<<<<

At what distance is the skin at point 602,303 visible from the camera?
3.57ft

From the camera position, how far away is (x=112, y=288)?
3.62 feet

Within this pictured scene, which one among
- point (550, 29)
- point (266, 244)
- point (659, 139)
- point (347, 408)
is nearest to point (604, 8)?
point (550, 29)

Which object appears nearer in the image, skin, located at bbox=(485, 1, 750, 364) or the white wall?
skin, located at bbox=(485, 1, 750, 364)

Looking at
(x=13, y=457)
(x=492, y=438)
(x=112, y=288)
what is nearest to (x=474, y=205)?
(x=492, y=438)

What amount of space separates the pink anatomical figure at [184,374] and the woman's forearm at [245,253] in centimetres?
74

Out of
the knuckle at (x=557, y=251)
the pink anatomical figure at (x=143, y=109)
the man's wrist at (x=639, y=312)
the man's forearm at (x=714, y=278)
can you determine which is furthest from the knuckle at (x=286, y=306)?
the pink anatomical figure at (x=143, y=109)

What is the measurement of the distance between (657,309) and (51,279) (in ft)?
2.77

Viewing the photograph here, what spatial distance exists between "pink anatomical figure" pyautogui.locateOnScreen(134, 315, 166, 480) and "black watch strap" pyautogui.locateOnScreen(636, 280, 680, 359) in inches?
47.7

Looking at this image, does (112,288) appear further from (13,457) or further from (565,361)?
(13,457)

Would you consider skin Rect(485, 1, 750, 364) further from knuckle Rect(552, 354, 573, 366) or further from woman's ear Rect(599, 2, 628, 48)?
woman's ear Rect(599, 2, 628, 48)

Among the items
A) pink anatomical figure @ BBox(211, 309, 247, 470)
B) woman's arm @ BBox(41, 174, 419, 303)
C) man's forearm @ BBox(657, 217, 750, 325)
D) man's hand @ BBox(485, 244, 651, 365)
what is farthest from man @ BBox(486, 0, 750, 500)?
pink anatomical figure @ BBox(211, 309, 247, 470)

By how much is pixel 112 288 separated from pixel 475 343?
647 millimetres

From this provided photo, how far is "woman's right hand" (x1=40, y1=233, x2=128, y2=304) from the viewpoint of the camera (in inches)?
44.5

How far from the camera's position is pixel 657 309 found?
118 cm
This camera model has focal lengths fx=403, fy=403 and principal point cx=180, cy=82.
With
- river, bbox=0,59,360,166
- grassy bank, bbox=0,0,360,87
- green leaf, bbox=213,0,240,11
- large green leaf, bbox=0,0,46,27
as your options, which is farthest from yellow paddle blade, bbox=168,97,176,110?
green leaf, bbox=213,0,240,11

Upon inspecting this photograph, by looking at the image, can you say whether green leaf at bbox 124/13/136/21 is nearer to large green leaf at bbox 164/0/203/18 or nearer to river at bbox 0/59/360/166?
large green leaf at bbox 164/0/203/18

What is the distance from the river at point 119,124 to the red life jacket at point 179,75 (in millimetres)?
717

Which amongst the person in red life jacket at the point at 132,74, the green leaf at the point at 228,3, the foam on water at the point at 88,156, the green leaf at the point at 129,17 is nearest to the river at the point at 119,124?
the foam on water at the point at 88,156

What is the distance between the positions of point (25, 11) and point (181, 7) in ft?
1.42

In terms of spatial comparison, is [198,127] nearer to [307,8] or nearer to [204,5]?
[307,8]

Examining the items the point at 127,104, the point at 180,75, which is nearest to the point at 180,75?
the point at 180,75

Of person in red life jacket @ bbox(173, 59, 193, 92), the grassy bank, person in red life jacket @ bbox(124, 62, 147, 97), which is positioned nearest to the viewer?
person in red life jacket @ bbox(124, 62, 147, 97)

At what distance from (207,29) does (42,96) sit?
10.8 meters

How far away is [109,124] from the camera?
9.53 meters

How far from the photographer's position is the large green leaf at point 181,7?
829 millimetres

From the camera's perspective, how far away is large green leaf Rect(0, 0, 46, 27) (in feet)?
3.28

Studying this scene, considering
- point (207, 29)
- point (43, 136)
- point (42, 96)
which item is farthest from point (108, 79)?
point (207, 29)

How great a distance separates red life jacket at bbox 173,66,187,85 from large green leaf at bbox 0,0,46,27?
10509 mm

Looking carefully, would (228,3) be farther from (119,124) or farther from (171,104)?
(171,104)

>>>>

● EXERCISE DIRECTIONS:
Output every line of the data above as a JSON array of strings, with one string per line and blank lines omitted.

● RESPONSE:
[
  "At what distance is the skin at point 602,303 visible from the camera?",
  "3.57ft",
  "From the camera position, how far away is (x=112, y=288)?",
  "3.62 feet",
  "Within this pictured scene, which one among",
  "- point (550, 29)",
  "- point (266, 244)",
  "- point (659, 139)",
  "- point (347, 408)",
  "is nearest to point (604, 8)?",
  "point (550, 29)",
  "Which object appears nearer in the image, skin, located at bbox=(485, 1, 750, 364) or the white wall?",
  "skin, located at bbox=(485, 1, 750, 364)",
  "Looking at",
  "(x=13, y=457)",
  "(x=492, y=438)",
  "(x=112, y=288)",
  "what is nearest to (x=474, y=205)?",
  "(x=492, y=438)",
  "What amount of space separates the pink anatomical figure at [184,374] and the woman's forearm at [245,253] in centimetres?",
  "74",
  "Out of",
  "the knuckle at (x=557, y=251)",
  "the pink anatomical figure at (x=143, y=109)",
  "the man's wrist at (x=639, y=312)",
  "the man's forearm at (x=714, y=278)",
  "can you determine which is furthest from the knuckle at (x=286, y=306)?",
  "the pink anatomical figure at (x=143, y=109)",
  "What is the measurement of the distance between (657,309) and (51,279) (in ft)?",
  "2.77",
  "Viewing the photograph here, what spatial distance exists between \"pink anatomical figure\" pyautogui.locateOnScreen(134, 315, 166, 480) and \"black watch strap\" pyautogui.locateOnScreen(636, 280, 680, 359) in inches?",
  "47.7",
  "Looking at this image, does (112,288) appear further from (13,457) or further from (565,361)?",
  "(13,457)",
  "Would you consider skin Rect(485, 1, 750, 364) further from knuckle Rect(552, 354, 573, 366) or further from woman's ear Rect(599, 2, 628, 48)?",
  "woman's ear Rect(599, 2, 628, 48)",
  "Among the items",
  "A) pink anatomical figure @ BBox(211, 309, 247, 470)",
  "B) woman's arm @ BBox(41, 174, 419, 303)",
  "C) man's forearm @ BBox(657, 217, 750, 325)",
  "D) man's hand @ BBox(485, 244, 651, 365)",
  "what is farthest from man @ BBox(486, 0, 750, 500)?",
  "pink anatomical figure @ BBox(211, 309, 247, 470)",
  "By how much is pixel 112 288 separated from pixel 475 343?",
  "647 millimetres",
  "From this provided photo, how far is \"woman's right hand\" (x1=40, y1=233, x2=128, y2=304) from the viewpoint of the camera (in inches)?",
  "44.5",
  "How far from the camera's position is pixel 657 309 found?",
  "118 cm",
  "This camera model has focal lengths fx=403, fy=403 and principal point cx=180, cy=82.",
  "With",
  "- river, bbox=0,59,360,166",
  "- grassy bank, bbox=0,0,360,87",
  "- green leaf, bbox=213,0,240,11",
  "- large green leaf, bbox=0,0,46,27",
  "as your options, which is farthest from yellow paddle blade, bbox=168,97,176,110?",
  "green leaf, bbox=213,0,240,11",
  "Upon inspecting this photograph, by looking at the image, can you say whether green leaf at bbox 124/13/136/21 is nearer to large green leaf at bbox 164/0/203/18 or nearer to river at bbox 0/59/360/166?",
  "large green leaf at bbox 164/0/203/18",
  "What is the distance from the river at point 119,124 to the red life jacket at point 179,75 (in millimetres)?",
  "717",
  "Which amongst the person in red life jacket at the point at 132,74, the green leaf at the point at 228,3, the foam on water at the point at 88,156, the green leaf at the point at 129,17 is nearest to the river at the point at 119,124?",
  "the foam on water at the point at 88,156",
  "What is the distance between the positions of point (25, 11) and point (181, 7) in ft?",
  "1.42",
  "In terms of spatial comparison, is [198,127] nearer to [307,8] or nearer to [204,5]?",
  "[307,8]",
  "Examining the items the point at 127,104, the point at 180,75, which is nearest to the point at 180,75?",
  "the point at 180,75",
  "Of person in red life jacket @ bbox(173, 59, 193, 92), the grassy bank, person in red life jacket @ bbox(124, 62, 147, 97), which is positioned nearest to the viewer?",
  "person in red life jacket @ bbox(124, 62, 147, 97)",
  "At what distance from (207,29) does (42,96) sit?",
  "10.8 meters",
  "How far away is [109,124] from the camera?",
  "9.53 meters",
  "How far from the photographer's position is the large green leaf at point 181,7?",
  "829 millimetres",
  "From the camera's perspective, how far away is large green leaf Rect(0, 0, 46, 27) (in feet)?",
  "3.28",
  "Studying this scene, considering",
  "- point (207, 29)",
  "- point (43, 136)",
  "- point (42, 96)",
  "which item is farthest from point (108, 79)?",
  "point (207, 29)",
  "How great a distance separates red life jacket at bbox 173,66,187,85 from large green leaf at bbox 0,0,46,27?",
  "10509 mm",
  "Looking carefully, would (228,3) be farther from (119,124) or farther from (171,104)?",
  "(171,104)"
]